■ PROBLEM REQUIREMENTS
Answer these questions from the text about Colon and the Red Sox:
(a) How old is Colon?
(b) For which Dominican League team did he pitch this winter?
(c) How many innings did he pitch in the Feb. 6 game?

■ QUOTED TEXT
*-*-*

In Colon, the Red Sox have an accomplished man who might be waiting in the wings if there's an injury or some ineffectiveness somewhere else in the rotation.

Because Colon is a couple of weeks behind already, it's all but certain he will start the season in the Minor Leagues. The contract gives Colon an "out-clause" at some point if he isn't on the Major League roster, but Epstein chose not to reveal what date it is.

"But it gives us ample time to get him sort of into shape and fully evaluated," Epstein said. "We'll see. We're going to withhold any kind of judgment until we get him in here and get him on a program. Like I said, this is a depth signing. Hopefully he'll be ready right around the time when we need another pitcher."

Colon isn't all that removed from the highest level of success, and he's also not as old as you might think. The big righty is 34 years old, and his Cy Young Award came while pitching for the Angels in 2005.

In trying to drum up interest from prospective teams, Colon pitched two games for Aguilas of the Dominican League this winter, the most recent of which was on Feb. 6 in the Carribean World Series.

Colon went 4 2/3 innings in that contest, allowing two runs and five hits.

"Decent," Epstein said of his reports from that outing. "He was 89-91 [mph], shaping his fastball different ways and pitching more than throwing."

Because the Red Sox were scouting the Angels as a prelude to their American League Division Series matchup last fall, Epstein had better in-depth data on Colon from late in the 2007 season.

*-*-*

■ COLLECTED DATA
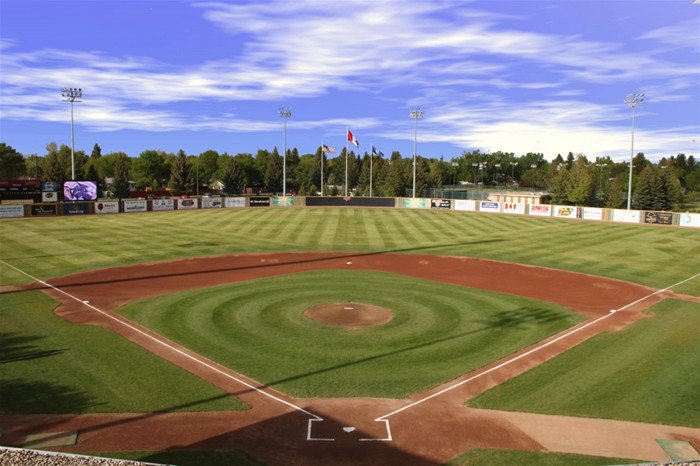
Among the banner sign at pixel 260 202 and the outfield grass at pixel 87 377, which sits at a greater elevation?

*-*-*

■ WRITTEN ANSWER
(a) 34 years old
(b) Aguilas
(c) 4 2/3 innings